Andy's blog: 5 lessons learned as CEO

8th Nov 2018

Andy's blog: 5 lessons learned as CEO

By Andy Dean, CEO of CAN 

Back in the autumn of 2015, after 3 months as Chief Exec at CAN, I offered a few reflections on the opportunities and challenges going forward. After a further 3 years in the role, it is interesting to reflect again on these words. Back in 2015, I said:

“Leading CAN in its role to support the rural communities of Northumberland is a great privilege.  Creative staff, progressive trustees and CAN’s track record stretching back to the 1950s provide fantastic building blocks.

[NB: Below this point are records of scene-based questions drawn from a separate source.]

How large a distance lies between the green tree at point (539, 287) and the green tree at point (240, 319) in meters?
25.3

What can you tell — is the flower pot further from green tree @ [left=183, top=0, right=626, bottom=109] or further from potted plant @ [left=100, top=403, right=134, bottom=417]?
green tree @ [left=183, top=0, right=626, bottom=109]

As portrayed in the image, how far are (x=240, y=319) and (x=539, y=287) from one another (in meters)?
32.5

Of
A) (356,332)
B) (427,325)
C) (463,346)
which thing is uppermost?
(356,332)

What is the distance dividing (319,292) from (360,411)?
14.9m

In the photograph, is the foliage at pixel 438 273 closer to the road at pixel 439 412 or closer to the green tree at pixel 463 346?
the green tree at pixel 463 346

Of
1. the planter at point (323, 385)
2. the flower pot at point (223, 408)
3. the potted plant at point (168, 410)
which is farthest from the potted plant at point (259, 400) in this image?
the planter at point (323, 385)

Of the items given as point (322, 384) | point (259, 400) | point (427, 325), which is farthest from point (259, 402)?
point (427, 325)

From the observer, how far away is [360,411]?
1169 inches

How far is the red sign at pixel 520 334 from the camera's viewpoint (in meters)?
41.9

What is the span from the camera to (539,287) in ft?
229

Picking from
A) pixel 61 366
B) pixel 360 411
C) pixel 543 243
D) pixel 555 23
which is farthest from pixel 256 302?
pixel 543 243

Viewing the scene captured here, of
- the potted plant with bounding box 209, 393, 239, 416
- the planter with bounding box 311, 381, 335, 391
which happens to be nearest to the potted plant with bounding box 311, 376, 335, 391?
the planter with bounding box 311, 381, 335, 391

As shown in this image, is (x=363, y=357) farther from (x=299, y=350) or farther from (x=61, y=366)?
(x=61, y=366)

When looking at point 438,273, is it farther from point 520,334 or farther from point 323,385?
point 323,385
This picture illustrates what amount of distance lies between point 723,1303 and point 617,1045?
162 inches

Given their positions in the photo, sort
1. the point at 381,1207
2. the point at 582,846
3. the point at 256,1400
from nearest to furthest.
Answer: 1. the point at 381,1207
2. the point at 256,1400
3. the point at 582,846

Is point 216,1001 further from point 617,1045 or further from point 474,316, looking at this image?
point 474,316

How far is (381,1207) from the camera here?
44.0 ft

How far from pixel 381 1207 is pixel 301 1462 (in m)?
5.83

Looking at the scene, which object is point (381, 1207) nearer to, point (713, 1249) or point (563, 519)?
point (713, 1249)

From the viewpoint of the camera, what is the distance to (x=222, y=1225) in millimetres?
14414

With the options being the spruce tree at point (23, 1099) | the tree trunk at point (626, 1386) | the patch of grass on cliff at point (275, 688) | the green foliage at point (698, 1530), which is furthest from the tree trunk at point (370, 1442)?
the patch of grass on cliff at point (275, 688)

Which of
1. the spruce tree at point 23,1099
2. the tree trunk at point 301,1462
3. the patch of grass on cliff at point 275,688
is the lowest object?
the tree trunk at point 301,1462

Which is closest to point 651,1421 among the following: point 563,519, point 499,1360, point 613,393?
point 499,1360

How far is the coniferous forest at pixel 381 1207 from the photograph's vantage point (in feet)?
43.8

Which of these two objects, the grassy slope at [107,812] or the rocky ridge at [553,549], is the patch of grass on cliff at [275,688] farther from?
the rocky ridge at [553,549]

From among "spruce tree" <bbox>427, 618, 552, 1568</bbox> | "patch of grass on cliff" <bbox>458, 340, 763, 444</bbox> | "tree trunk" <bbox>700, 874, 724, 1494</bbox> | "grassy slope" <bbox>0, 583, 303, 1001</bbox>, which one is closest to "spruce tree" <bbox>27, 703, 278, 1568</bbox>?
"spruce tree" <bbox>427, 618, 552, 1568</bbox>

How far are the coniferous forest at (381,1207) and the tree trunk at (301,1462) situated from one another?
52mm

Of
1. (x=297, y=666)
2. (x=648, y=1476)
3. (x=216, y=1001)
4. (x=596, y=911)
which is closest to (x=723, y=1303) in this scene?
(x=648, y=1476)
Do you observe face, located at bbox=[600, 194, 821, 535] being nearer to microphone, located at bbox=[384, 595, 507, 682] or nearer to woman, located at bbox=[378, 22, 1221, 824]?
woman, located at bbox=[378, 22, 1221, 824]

“The environment, of course, is hugely challenging.  Shrinking public finances and the inevitable service reductions which ensue are presenting challenges to rural areas more than any other.  Having worked in Northumberland wearing various hats for over 20 years, there has certainly never been a time quite like this.

“However, Northumberland and CAN have much to build on.  The connection between people and their environment is palpable in Northumberland and the spirit of enterprise and self-help is strong.  There is a genuine passion coursing through Northumberland, not only to protect what is valued but to capitalise on strengths, innovate and create truly sustainable communities.”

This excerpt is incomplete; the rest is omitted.